◆ **Task objective**
Look below for the line that contains "2384 W Colonial", then copy it and each following line to the end of the records, minus any pictures.

------------------------------

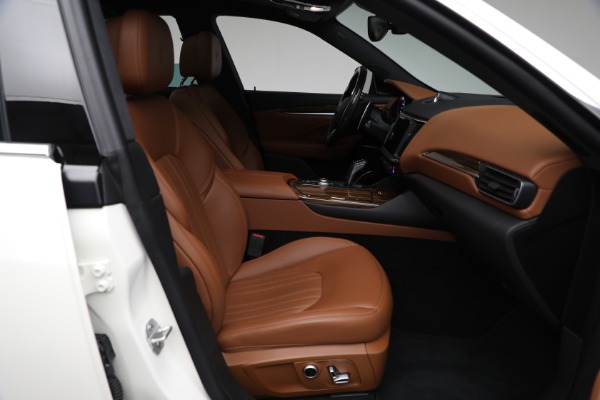 New 2021 Maserati Levante Q4 GranLusso for sale $89,735 at Rolls-Royce Motor Cars Greenwich in Greenwich CT 06830 11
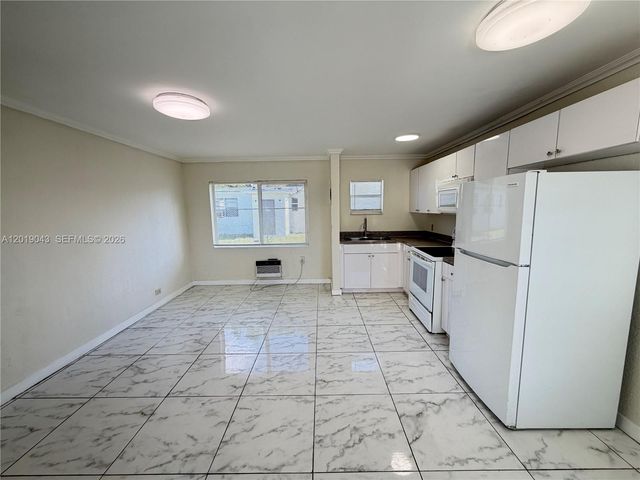 2571 NW 13th Ct 3, Fort Lauderdale, FL 33311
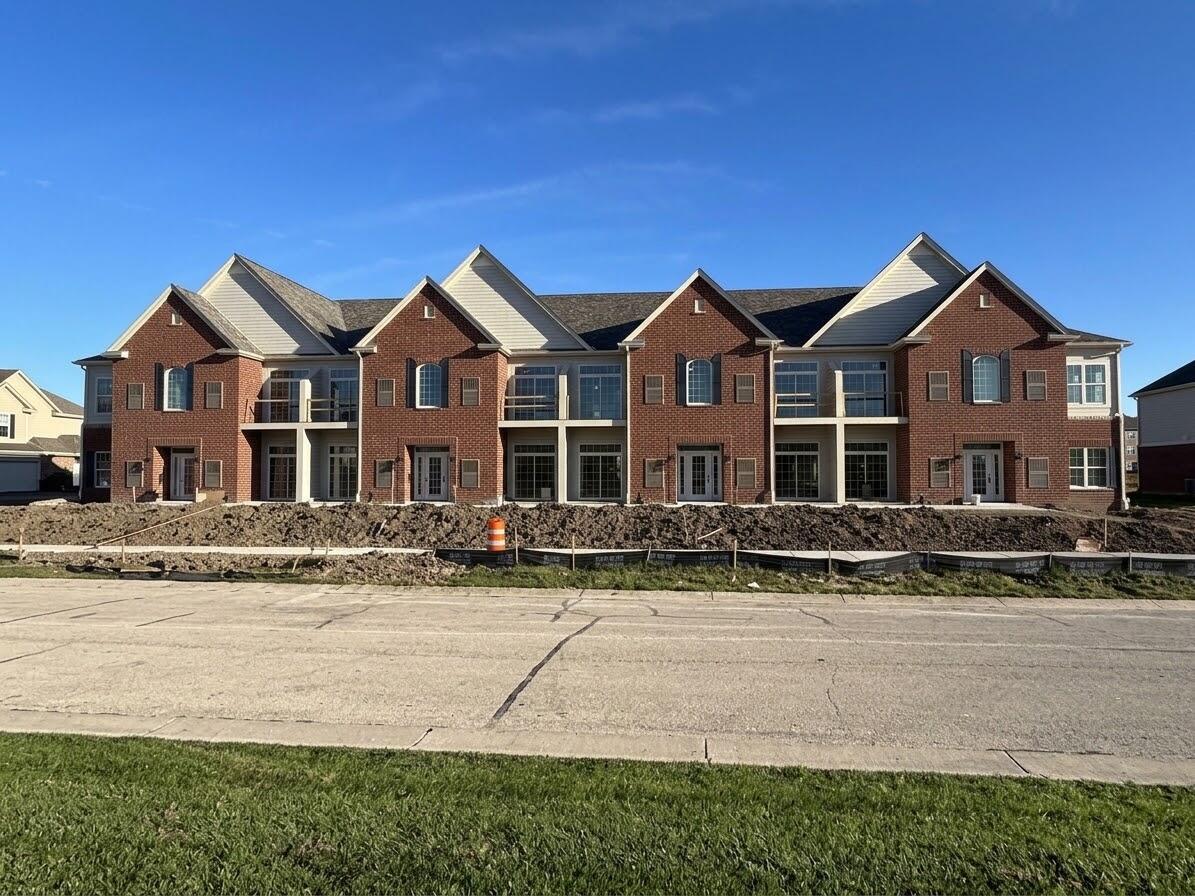 2384 W Colonial Woods Dr #103, Oak Creek, WI 53154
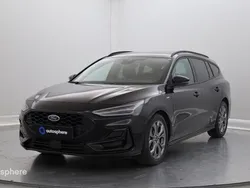 Rouge Utilisé 2023 Ford Focus ST-Line Break | 23 499 € (Prix juste)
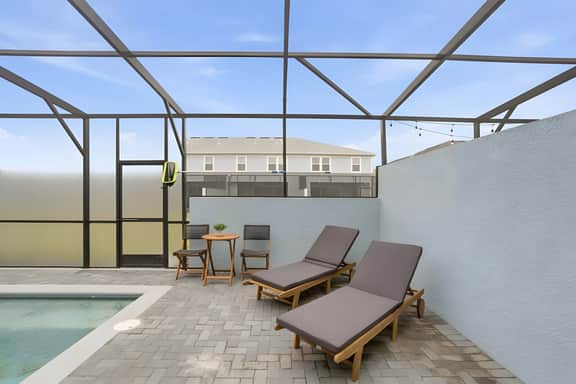 5 Bedroom/ 4.5 Bathrooms/ Windsor Cay (16198CC)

------------------------------

◆ **Result of this exercise**
 2384 W Colonial Woods Dr #103, Oak Creek, WI 53154
 Rouge Utilisé 2023 Ford Focus ST-Line Break | 23 499 € (Prix juste)
 5 Bedroom/ 4.5 Bathrooms/ Windsor Cay (16198CC)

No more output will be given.